Avant de tenter de répondre à cette question, nous devons tout de suite rejeter un correctif qui viserait à la nuancer, au prétexte, par exemple, que l’évolution se serait faite progressivement par un étalement de cette transition sur plusieurs siècles.
Cet éventuel correctif serait indubitablement inexact puisque nous avons vu dans le préambule à cette série de chroniques que les courbes de la consommation de ressources naturelles finies, de la production de richesses (le PIB) et de la population, que vous pouvez revoir ici, présentent un tracé linéaire, droit et quasi-horizontal, avec un sinus au plus égal à 1 ou 2 degré, de l’année -10,000 avant JC, c’est à dire au moment du début de la révolution néolithique, jusque vers l’année 1850, date à laquelle les 3 courbes se cabrent de façon asymptotique en direction de sommets paraissant infinis.
De plus, il nous faut préciser que ces mêmes trois courbes, appliquées à la période « homo sapiens pré-néolithique », cad de -300.000 ans à -10.000 ans, et qui n’est pas proposée ici, présentent, elles, un tracé rigoureusement horizontal, illustrant non pas un état quasi-stationnaire, mais un état totalement stationnaire, autrement dit : totalement et « éternellement » durable, figurant ainsi un modèle incontestable de stabilité écologique de l’espèce humaine qui n’est pas une simple vue de l’esprit, mais une réalité bien factuelle.

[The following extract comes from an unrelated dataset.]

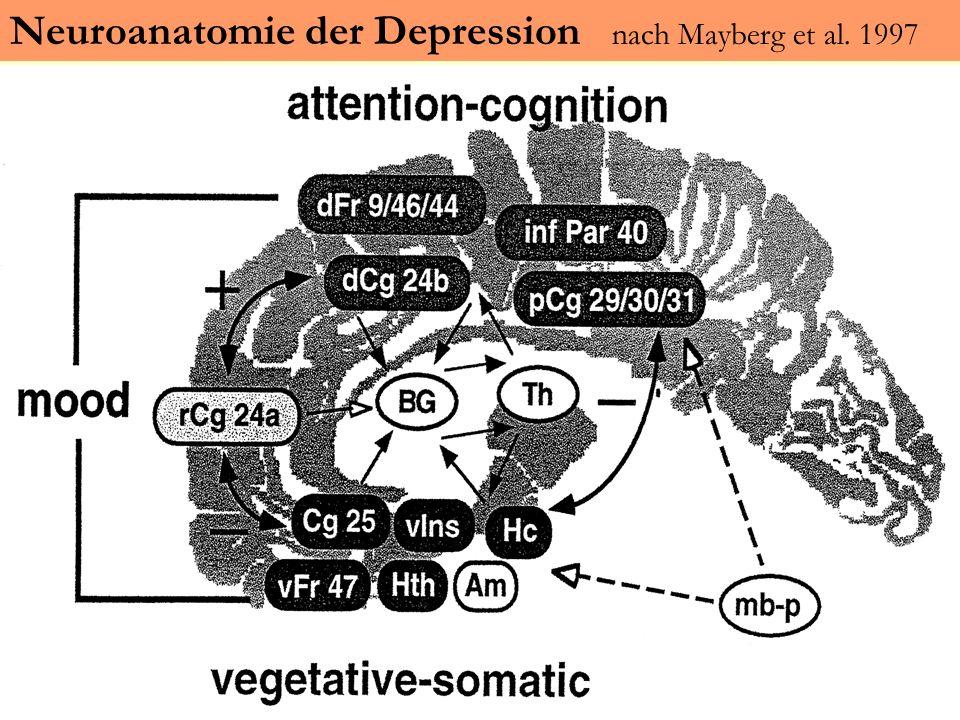 Neuroanatomie der Depression nach Mayberg et al. 1997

Donc, après avoir été convaincu que l’entrée en croissance a bien été rapide et brutal, une autre question liminaire se pose alors à nous : le désir de croissance était-il inscrit dans les gènes de l’homo sapiens, n’attendant que des circonstances favorables pour s’exprimer, ou bien , au contraire, ce désir de croissance est-il apparu de façon fortuite, telle une lubie passagère, ou bien encore a-il-été imposé politiquement par une minorité dominante au reste de l’espèce ?
Ces questions passionnantes ne peuvent naturellement pas trouver de réponses mathématiques puisque aucune hypothèse ne pourra être en mesure d’apporter suffisamment de preuves factuelles à l’appui de son argumentation.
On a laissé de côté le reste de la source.